Exercise aim
Among the entries below, find the lines that hold the word "Equus" and report them.

Dataset entries:
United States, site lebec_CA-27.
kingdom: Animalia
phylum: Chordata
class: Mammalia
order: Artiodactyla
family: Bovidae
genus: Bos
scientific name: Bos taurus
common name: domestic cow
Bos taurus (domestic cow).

* * *

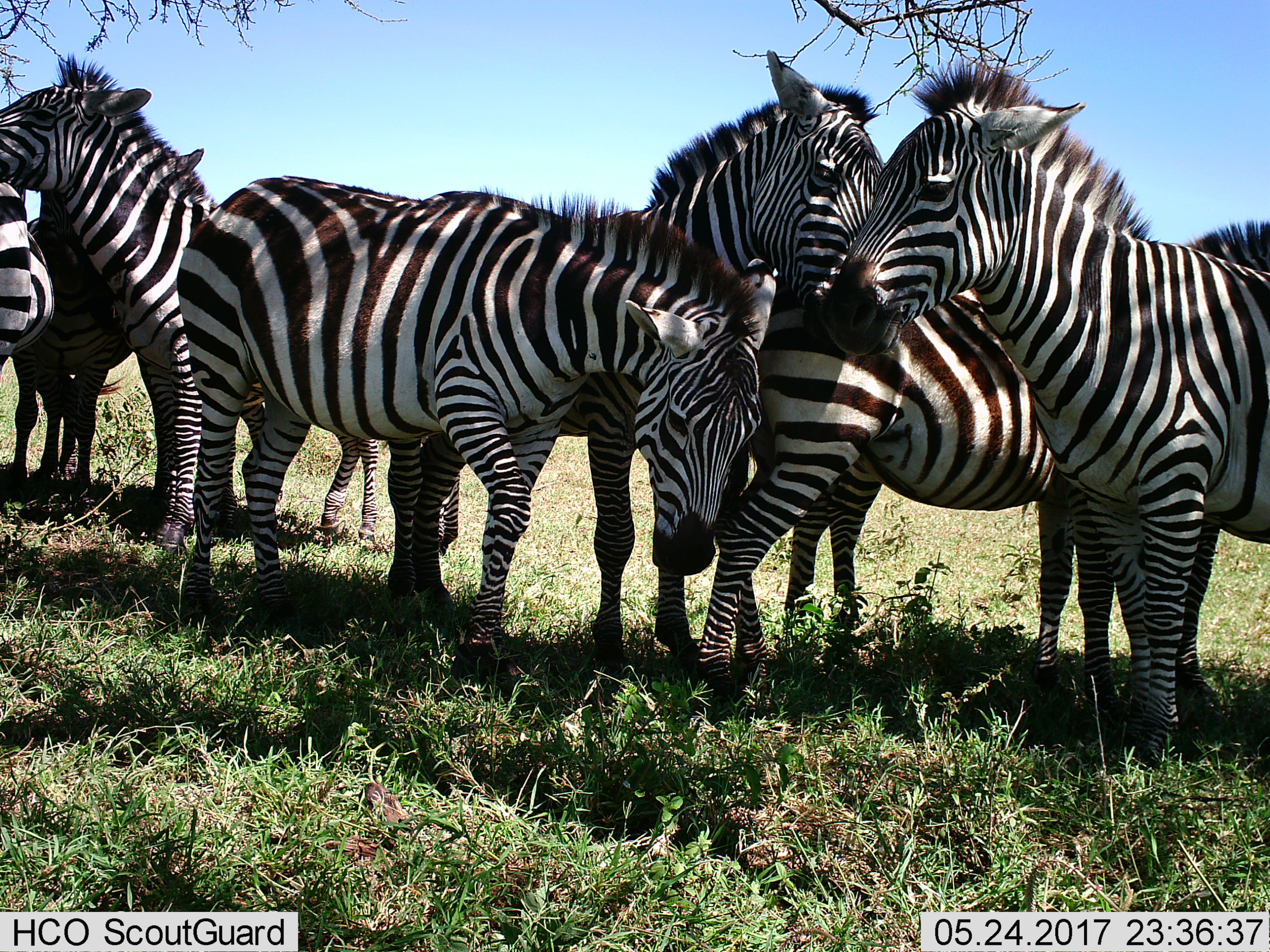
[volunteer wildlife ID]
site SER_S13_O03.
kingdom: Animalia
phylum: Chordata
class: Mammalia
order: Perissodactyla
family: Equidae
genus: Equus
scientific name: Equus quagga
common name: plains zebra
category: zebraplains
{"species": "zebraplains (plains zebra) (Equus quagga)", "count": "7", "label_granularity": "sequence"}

Answer to this exercise
genus: Equus
scientific name: Equus quagga
{"species": "zebraplains (plains zebra) (Equus quagga)", "count": "7", "label_granularity": "sequence"}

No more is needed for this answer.